Posted on 01/15/2004 10:00:32 AM PST by RightWingAtheist

LONDON (Reuters) - It doesn't look anything like R2-D2 of "Star Wars" fame but British researchers said on Wednesday they have created an intelligent robot capable of doing experiments and interpreting the results.

The robot scientist can formulate theories, do research and could be useful in discovering new drug targets. It works as well as a graduate student but is unlikely to put anyone out of a job.

Instead, its creators say it could free scientists from routine laboratory tasks and allow them to concentrate on more important aspects of their research.

"As with many other developments in the lab, it will hopefully give people more time to do the creative part of the work," Professor Stephen Oliver, of the University of Manchester, told Reuters.

Oliver and a team of computer scientists, microbiologists, molecular biologists and other researchers from the University of Wales, Aberystwyth, the Robert Gordon University in Aberdeen, Scotland and Imperial College London have been developing the robot scientist for three years.

It sits on top of a desk and is attached to a computer.

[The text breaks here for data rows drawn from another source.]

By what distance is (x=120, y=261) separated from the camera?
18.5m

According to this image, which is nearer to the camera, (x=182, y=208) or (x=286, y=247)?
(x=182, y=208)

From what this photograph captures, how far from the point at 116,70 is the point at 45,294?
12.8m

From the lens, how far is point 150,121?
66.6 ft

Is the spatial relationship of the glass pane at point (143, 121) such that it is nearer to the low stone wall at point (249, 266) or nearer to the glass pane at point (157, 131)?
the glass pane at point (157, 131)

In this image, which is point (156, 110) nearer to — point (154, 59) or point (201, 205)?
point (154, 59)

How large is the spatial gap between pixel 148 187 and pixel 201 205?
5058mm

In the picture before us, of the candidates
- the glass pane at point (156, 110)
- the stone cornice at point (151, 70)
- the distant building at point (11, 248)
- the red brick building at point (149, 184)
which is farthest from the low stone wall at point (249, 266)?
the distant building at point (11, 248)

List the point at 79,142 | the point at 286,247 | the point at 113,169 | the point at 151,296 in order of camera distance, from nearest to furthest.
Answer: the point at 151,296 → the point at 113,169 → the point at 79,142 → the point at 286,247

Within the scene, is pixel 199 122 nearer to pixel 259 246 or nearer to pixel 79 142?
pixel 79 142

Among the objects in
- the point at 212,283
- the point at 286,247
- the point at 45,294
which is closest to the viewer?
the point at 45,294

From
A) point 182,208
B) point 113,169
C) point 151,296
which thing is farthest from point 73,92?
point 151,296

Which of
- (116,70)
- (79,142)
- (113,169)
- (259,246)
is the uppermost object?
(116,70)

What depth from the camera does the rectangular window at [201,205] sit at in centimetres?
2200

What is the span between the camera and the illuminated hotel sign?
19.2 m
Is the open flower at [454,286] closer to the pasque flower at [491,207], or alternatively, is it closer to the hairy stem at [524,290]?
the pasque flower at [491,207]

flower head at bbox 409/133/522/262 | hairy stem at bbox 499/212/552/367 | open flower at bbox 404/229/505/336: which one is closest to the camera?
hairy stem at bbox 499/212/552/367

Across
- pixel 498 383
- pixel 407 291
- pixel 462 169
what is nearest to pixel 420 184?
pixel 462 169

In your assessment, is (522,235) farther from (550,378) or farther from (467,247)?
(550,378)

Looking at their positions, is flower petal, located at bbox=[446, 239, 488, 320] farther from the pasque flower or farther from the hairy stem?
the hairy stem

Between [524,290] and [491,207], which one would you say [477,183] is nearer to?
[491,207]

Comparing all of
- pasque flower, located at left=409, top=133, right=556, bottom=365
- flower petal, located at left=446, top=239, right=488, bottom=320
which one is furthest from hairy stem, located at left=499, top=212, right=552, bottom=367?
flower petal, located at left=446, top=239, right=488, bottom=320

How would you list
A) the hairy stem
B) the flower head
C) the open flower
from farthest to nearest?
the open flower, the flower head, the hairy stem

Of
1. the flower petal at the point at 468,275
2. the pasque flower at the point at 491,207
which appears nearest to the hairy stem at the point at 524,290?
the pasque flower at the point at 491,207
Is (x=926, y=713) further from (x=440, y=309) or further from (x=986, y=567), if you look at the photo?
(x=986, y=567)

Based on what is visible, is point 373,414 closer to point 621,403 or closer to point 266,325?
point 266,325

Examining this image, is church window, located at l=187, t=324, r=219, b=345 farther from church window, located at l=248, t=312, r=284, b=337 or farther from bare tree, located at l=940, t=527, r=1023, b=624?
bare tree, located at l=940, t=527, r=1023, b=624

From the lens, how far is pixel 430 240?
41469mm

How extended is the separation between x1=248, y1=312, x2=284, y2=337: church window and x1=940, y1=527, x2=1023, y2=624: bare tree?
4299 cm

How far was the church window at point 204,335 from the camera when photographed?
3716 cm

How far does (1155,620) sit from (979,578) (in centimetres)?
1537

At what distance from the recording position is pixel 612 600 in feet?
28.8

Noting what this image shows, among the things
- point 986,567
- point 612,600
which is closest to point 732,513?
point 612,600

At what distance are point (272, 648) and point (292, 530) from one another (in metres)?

In the latest issue of the science journal Nature, the researchers told how the robot scientist gained top marks when asked to determine functions of genes in yeast.

"It was given background knowledge about the biochemistry but it had no knowledge of the genetics and had to deduce the genetic relationships," Oliver said.

Now that it has passed its first scientific hurdle and proved that it can uncover something that was already known, Oliver and his colleagues want to see if it can discover something new.

"Although the problems we set for the robot were relatively simple, we have shown that it could be used to help solve real-world problems," Professor Ross King, a member of the team from the University of Wales, said in a statement.

The scientists hope the robot will speed up the search to uncover the function of other genes in yeast.

"We also think there are applications in the pharmaceutical industry for (drug) target discovery and verification," Oliver added.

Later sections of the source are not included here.